Occasionally, Mr. Immelt just issues an order. After a trip to Brazil in January, he became convinced that the country was rapidly advancing in technology and that G.E. should place a research lab there. When he returned to the United States, he told Mr. Little, as Mr. Immelt recalls, “Hey dude, you’re going to put a global research center in Brazil. Pick a good place.” Last month, G.E. announced it would build a research center in Rio de Janeiro.
Leadership by fiat when done in moderation, Mr. Immelt says, can drive change and set a course. “I think that if you run a big company, you’ve got to four or five times a year, just say, ‘Hey team, look, here’s where we’re going,’ ” he says. “If you do it 10 times, nobody wants to work for you. If you do it zero times, you have anarchy.”
Despite the financial crisis and recession, Mr. Immelt has kept investing for the long haul. Research and development spending increased last year to $3.3 billion, and will be still higher this year. “It would have been easy to say times are tough and we’ll pull back on research spending and long-range projects, but he didn’t do any of that,” says Vijay Govindarajan, a professor at the Tuck School of Business at Dartmouth and a former consultant to G.E. “Jeff Immelt really held onto his technology-led-innovation agenda.”
G.E.’s management traditions emphasize patience and its leaders typically have long tenures. Mr. Welch was at the helm for two decades, and Mr. Immelt, 54, has been in charge for nearly a decade. A winter or two of discontent is not cause for dismissal. But the stock price, which closed at $16.78 on Friday, is less than half its level when Mr. Immelt took over in 2001. The stock has barely budged in the last year, as G.E. slowly climbs back from the financial crisis.

PARTS OF THE EXERCISE
- a) Return, word for word, the portion of the extract on G.E. under Jeff Immelt that opens with the words containing "G.E.’s management traditions" and closes with "the financial crisis.".
- b) Write the next part of the extract on G.E. under Jeff Immelt, starting after its final sentence.
The listing that comes after the extract on G.E. under Jeff Immelt is drawn from a separate source.

AVAILABLE DATA
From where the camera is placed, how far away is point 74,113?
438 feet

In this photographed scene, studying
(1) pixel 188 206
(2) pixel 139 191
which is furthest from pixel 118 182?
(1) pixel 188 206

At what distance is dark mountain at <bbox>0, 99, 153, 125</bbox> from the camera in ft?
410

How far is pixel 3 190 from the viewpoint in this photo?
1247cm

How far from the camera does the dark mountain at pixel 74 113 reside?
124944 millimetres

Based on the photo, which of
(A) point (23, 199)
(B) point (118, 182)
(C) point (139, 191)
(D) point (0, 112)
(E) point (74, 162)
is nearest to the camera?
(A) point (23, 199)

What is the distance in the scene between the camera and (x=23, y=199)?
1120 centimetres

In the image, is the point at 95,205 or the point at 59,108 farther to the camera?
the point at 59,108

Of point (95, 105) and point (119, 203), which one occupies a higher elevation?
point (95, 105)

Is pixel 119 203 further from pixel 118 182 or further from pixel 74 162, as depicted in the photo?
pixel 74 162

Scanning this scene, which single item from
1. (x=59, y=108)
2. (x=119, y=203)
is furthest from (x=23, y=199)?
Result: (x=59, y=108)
* * *
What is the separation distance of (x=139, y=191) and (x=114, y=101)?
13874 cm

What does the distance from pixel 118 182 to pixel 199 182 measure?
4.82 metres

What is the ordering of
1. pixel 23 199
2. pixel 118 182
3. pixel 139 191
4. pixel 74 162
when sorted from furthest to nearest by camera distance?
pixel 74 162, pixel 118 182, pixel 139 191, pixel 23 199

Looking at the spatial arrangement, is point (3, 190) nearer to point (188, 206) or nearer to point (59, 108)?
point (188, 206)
...
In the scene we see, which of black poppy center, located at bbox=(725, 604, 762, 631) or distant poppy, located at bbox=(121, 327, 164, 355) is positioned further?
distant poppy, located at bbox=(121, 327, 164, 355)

ANSWERS BELOW
- a)
G.E.’s management traditions emphasize patience and its leaders typically have long tenures. Mr. Welch was at the helm for two decades, and Mr. Immelt, 54, has been in charge for nearly a decade. A winter or two of discontent is not cause for dismissal. But the stock price, which closed at $16.78 on Friday, is less than half its level when Mr. Immelt took over in 2001. The stock has barely budged in the last year, as G.E. slowly climbs back from the financial crisis.

- b)
There is no indication of a restive board. Yet shareholders are waiting to see better days from the battered stock of G.E., long the bluest of blue chip companies. Under Mr. Immelt, the company has pared its offerings — the plastics business was sold off, the majority stake in NBC Universal is being sold to Comcast, and, of course, GE Capital has been whittled down.
THE near-term prospects for G.E.’s stock seem to depend, if not on financial engineering, then at least on financial moves that might lift the dividend back toward its pre-crisis levels. The NBC sale to Comcast could bring $8 billion in cash. And negotiating with Mr. Buffett to buy back his $3 billion in preferred stock, which pays a 10 percent dividend, could free up $300 million in yearly fees. Those steps could clear the way to raising the dividend and making the stock fetching again for investors.
“That’s the fulcrum for G.E. stock until the economy strengthens and the industrial business really gets rolling again,” says Nicholas Heymann, an analyst for Sterne, Agee & Leach.
Mr. Immelt observes that G.E.’s stock, which climbed above $40 in 2007 before the crisis kicked in, has mirrored how investors have viewed financial services over the last decade. That’s a perception Mr. Immelt hopes to change as he re-emphasizes G.E.’s manufacturing prowess and reins in the financial operation.
“As we come out of the recession, we’re going to see if the moves to streamline the portfolio will pay off,” says Steven Winoker, an analyst for Sanford C. Bernstein & Company. “We haven’t seen positive results yet.”
For his part, Mr. Immelt is an optimist. “We’re going to be one of the companies that comes out of the crisis stronger than we went in,” he says. “I think that is something that is ultimately going to be good for employees and investors.”